BRUCE WILLIAMS, THE VICE PRESIDENT for conservation at Fossil Rim Wildlife Center in Glen Rose, had hoped that the worst was over for the facility’s four black rhinoceroses once they were relocated from southern Africa after years of negotiations with the Zimbabwean government. In fact, not much could be worse than the crisis the huge beasts were facing in their native land. In the past twenty years, poachers had stalked the animals so relentlessly that the once-thriving population of tens of thousands had plummeted to a mere three thousand. (That’s the official count. “It’s probably lower than that by now,” says Williams.) But an equally fearsome killer awaited them at the end of their journey to the United States. A blood disorder—hemolytic anemia, which causes red blood cells to burst—was destroying at least 20 percent of the captive animals.

EXERCISE SET |
1) Answer from the rhinoceros passage:
(a) In what town is Fossil Rim Wildlife Center located?
(b) The relocation followed years of negotiations with which government?
(c) What does hemolytic anemia cause?
2) Pick up the rhinoceros passage after its final sentence and carry it forward.
The items placed after the rhinoceros passage play no part in the work on it.

DATA SHOWN |

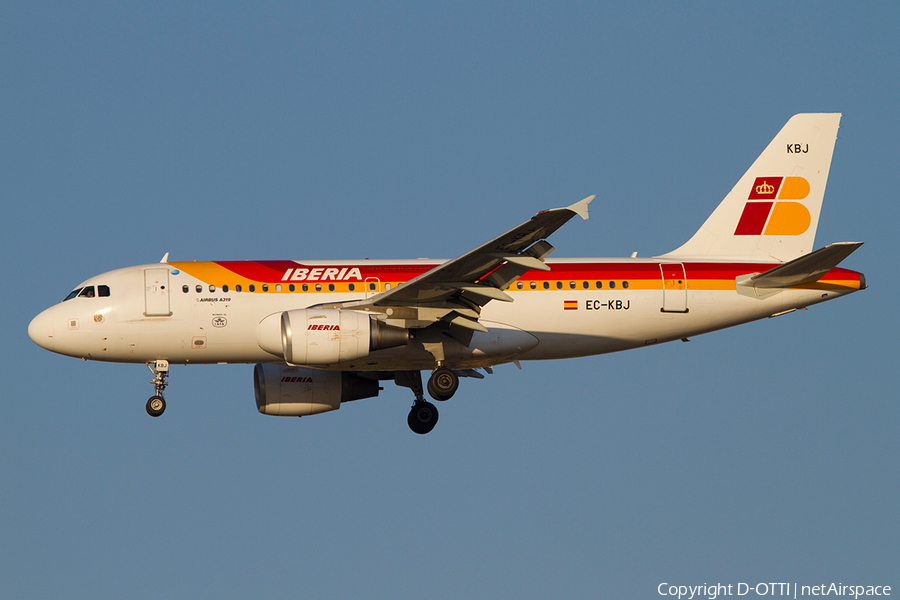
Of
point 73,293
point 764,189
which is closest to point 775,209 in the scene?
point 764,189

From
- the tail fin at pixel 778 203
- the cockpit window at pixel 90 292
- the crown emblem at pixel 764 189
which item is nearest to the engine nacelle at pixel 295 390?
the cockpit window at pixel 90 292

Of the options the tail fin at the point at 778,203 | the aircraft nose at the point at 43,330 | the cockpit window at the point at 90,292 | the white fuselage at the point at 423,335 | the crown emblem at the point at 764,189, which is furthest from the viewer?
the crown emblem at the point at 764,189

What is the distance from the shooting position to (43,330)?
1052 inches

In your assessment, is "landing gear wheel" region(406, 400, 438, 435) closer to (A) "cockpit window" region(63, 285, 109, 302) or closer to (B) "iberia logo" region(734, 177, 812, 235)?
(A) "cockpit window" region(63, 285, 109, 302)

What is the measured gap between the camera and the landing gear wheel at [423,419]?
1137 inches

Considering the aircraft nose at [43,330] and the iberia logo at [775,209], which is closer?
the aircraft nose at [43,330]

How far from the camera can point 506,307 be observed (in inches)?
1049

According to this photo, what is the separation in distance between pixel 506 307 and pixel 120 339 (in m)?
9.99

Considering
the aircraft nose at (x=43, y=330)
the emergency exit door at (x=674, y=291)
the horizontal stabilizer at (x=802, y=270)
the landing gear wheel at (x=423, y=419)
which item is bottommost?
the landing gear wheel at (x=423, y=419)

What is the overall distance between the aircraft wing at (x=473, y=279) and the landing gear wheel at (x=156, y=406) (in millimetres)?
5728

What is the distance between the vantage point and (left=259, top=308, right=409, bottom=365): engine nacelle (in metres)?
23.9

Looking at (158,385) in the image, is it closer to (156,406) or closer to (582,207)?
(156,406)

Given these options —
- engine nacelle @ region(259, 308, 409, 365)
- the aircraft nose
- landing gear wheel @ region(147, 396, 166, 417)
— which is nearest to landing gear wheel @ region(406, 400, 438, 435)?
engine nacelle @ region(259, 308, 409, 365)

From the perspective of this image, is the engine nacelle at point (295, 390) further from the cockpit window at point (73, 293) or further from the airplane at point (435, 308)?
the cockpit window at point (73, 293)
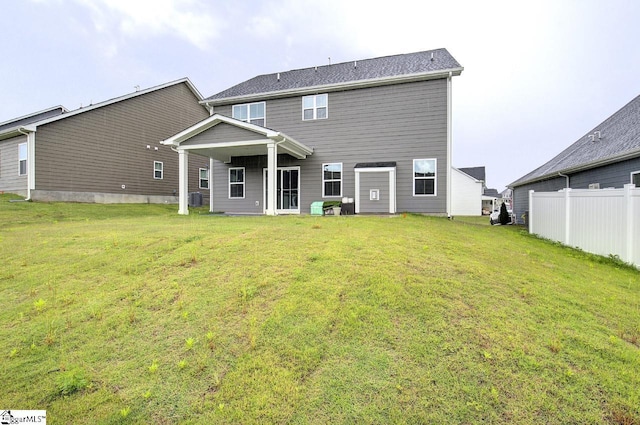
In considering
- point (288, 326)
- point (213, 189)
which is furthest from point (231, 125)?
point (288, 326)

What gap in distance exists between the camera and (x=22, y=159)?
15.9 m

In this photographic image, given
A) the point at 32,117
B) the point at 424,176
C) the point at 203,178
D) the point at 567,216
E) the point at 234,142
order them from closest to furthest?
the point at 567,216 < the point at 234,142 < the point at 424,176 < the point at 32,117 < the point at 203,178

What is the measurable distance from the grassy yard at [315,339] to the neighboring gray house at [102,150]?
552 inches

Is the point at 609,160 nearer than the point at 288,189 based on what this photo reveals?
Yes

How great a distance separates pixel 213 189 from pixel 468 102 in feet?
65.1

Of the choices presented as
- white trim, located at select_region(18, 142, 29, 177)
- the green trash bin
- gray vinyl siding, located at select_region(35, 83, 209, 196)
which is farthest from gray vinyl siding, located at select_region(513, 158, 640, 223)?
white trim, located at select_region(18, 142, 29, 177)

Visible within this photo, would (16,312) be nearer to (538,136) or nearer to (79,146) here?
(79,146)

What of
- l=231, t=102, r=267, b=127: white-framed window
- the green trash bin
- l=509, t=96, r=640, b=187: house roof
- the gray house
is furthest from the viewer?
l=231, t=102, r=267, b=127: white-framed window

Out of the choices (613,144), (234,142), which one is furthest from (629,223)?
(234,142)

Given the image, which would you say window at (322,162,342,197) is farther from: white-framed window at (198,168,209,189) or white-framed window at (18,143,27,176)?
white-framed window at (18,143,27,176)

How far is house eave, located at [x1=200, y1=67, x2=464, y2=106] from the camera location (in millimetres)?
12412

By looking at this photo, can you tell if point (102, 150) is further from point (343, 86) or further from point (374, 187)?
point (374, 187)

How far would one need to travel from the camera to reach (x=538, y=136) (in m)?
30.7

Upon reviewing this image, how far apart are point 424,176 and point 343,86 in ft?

EXPECTED OUTPUTS |
1)
(a) Glen Rose
(b) The Zimbabwean government
(c) It causes red blood cells to burst.

2)
Getting the rhinos out of Zimbabwe turned out to be just half the battle. “To say that the situation is critical would be a huge understatement,” says Williams, who predicts that the black rhinos could be extinct by the turn of the century if efforts to save them fail. Despite the Zimbabwean government’s shoot-to-kill policy against poachers, poaching is still rampant. In Asia, rhino horns have been prized for centuries as a folk remedy and as an aphrodisiac. In the Middle East, daggers hafted with rhino horns have become the ultimate status symbol—the horns alone command a price of $60,000. The dwindling number of rhinos has only fed the demand. To complicate matters, a drought is crushing the already poor country, and Evan Blumer, Fossil Rim’s director of animal health and science, speculates that more people are willing to risk the consequences of helping poachers.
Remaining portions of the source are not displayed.